Australia is home to unique biodiversity, including many native and endemic species. The Aboriginal people of Australia, who are said to have lived from 40,000 to 50,000 years ago, possess profound oral traditional knowledge about their native flora and fauna. More than 900 medicinal plants are recorded in the tropical region alone, and associated traditional medicinal knowledge belongs to traditional owners of the land. The present study found that Aboriginal people used about 78 medicinal plants against various inflammation and inflammatory-related conditions. Of the 78 species, 45 were already studied for their phytochemical and anti-inflammatory properties. However, most phytochemical, and pharmacological studies were reported from other countries, mainly China, India, Japan, Thailand, Vietnam, and Taiwan. Australia reported only five studies on Alphitonia petriei, Angophora costata, Corymbia terminalis, Dodonaea polyandra, and Excoecaria agallocha. Eighty-three isolated compounds have shown various anti-inflammatory activities in vitro assays (mostly LPS-activated macrophage cells) by inhibiting the production of pro-inflammatory cytokines and chemokines and the gene expression of mediators involved in the inflammatory pathways, including the NF-κB pathway.

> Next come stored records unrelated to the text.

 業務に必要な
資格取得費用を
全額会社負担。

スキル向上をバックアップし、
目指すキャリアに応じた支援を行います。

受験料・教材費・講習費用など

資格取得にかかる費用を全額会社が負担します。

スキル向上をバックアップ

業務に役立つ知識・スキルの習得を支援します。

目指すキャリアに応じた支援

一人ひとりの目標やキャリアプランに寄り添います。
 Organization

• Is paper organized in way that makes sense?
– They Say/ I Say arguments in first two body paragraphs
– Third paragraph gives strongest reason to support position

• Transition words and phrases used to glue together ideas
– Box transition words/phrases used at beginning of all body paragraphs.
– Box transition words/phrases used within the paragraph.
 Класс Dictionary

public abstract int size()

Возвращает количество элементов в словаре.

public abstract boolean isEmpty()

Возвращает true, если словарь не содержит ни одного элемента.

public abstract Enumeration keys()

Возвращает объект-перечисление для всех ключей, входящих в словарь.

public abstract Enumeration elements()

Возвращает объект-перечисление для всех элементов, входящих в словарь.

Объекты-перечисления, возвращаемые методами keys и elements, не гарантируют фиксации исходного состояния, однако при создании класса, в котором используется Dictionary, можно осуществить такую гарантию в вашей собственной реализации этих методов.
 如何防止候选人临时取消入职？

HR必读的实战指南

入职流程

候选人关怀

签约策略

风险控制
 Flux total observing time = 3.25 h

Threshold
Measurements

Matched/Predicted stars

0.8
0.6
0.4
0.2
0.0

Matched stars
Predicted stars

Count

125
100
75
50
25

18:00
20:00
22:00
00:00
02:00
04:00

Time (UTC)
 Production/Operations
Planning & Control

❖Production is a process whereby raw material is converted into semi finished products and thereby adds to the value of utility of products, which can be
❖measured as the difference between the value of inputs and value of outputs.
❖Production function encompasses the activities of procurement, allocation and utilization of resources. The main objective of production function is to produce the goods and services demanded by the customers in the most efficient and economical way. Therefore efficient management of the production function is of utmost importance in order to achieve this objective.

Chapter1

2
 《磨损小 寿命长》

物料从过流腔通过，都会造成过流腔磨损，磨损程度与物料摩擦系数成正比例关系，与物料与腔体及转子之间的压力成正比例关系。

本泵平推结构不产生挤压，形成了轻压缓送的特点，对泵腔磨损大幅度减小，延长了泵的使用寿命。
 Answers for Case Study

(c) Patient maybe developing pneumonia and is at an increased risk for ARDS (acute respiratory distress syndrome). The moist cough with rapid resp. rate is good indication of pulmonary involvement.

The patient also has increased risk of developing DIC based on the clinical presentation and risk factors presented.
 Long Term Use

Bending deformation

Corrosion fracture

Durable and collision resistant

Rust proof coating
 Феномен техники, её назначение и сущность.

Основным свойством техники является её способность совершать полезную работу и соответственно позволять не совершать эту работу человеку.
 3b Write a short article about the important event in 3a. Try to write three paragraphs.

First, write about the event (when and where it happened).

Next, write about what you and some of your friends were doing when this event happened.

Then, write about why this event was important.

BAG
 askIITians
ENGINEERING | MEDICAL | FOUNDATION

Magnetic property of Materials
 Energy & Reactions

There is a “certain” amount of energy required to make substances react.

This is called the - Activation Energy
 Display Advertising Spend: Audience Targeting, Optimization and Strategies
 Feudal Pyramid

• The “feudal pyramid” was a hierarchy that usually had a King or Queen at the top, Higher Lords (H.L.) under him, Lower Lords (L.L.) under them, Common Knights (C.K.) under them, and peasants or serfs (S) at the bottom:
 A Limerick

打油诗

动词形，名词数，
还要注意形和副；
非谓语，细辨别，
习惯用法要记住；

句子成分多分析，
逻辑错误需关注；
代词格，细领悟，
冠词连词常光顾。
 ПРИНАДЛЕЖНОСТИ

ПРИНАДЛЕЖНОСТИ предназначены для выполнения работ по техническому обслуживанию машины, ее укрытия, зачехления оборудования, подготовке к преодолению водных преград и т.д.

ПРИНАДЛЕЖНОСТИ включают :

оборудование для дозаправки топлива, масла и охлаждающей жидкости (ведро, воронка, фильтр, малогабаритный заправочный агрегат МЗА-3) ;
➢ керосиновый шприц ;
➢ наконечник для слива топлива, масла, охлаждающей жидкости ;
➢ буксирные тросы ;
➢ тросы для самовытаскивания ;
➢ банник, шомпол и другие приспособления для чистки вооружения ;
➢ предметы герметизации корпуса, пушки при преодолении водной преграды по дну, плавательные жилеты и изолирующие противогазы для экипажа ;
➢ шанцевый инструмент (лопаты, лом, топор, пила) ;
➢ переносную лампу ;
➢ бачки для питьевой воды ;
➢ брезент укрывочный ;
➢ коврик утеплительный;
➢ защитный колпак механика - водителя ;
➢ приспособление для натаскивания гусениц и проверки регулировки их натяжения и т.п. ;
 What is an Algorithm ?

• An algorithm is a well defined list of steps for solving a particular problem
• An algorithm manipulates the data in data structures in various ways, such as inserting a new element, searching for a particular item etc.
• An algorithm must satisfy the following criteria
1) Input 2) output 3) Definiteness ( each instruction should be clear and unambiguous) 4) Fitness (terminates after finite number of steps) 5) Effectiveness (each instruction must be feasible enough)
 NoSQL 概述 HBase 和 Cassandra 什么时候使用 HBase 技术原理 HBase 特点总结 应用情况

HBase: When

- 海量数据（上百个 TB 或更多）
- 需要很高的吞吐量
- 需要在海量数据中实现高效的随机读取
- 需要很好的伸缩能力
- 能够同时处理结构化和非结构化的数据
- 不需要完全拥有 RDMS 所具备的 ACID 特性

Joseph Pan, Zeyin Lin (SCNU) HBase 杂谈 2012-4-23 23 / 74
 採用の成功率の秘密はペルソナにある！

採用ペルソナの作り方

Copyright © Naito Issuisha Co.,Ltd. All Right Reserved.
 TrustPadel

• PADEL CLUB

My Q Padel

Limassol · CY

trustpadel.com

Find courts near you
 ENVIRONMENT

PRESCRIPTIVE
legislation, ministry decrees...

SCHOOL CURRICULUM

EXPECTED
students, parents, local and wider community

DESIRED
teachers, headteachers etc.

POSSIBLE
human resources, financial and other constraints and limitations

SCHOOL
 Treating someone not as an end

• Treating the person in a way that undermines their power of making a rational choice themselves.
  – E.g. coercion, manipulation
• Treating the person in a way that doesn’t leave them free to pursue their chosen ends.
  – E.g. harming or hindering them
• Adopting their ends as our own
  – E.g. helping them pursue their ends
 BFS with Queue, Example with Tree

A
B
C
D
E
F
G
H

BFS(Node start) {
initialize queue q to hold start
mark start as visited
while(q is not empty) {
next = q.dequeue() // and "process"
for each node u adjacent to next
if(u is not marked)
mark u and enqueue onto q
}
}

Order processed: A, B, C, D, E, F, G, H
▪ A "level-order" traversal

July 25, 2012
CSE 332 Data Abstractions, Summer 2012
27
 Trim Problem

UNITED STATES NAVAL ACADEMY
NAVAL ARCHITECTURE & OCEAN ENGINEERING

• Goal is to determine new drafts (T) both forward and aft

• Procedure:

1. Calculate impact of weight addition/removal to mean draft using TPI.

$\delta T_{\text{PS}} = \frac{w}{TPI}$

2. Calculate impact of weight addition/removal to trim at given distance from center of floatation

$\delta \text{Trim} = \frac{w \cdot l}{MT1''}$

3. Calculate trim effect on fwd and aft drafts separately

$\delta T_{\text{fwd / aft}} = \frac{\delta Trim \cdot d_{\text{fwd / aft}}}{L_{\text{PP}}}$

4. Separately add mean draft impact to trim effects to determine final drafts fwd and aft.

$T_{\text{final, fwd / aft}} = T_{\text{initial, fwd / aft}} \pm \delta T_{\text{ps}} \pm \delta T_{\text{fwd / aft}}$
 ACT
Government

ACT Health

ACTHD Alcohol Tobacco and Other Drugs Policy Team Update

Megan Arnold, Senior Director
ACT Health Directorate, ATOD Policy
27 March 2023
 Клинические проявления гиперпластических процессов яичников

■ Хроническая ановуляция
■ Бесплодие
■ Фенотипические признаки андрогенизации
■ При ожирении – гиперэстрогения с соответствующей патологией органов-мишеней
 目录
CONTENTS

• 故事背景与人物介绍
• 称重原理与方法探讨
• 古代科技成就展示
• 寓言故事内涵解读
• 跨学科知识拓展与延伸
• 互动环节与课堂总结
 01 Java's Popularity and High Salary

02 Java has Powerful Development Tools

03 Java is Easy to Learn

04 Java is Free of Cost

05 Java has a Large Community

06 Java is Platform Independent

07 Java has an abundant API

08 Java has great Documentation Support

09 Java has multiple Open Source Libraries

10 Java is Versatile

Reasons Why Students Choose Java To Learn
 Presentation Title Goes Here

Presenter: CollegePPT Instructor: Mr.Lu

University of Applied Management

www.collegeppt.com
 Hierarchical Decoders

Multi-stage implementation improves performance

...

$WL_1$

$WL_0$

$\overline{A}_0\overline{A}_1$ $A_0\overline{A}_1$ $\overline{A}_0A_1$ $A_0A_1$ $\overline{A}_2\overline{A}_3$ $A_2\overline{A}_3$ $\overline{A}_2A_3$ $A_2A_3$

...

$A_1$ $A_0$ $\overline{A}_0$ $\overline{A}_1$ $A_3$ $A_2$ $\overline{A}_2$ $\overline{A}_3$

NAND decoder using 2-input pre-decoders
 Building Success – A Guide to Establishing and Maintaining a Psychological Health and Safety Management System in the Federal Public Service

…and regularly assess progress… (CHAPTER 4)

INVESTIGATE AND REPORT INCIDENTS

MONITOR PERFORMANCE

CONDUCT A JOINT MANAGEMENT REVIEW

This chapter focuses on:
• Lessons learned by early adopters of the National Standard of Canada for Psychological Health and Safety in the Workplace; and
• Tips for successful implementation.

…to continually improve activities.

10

Furthermore, those bioactive compounds in in vitro assays showed significant protection in the various animal disease models, mostly ear and paw oedema and colitis mice models. Most isolated bioactive compounds belonged to the chemical class of terpenes and diterpenoids, and flavonoids. Many Australian medicinal species are not yet studied and studying these plants will undoubtedly help the scientific validation and documentation of their traditional knowledge. It is evident from this review that many Aboriginal medicinal plants are associated with anti-inflammatory properties that can guide the discovery of novel anti-inflammatory drug leads in collaboration with the indigenous communities of Tropical Australia.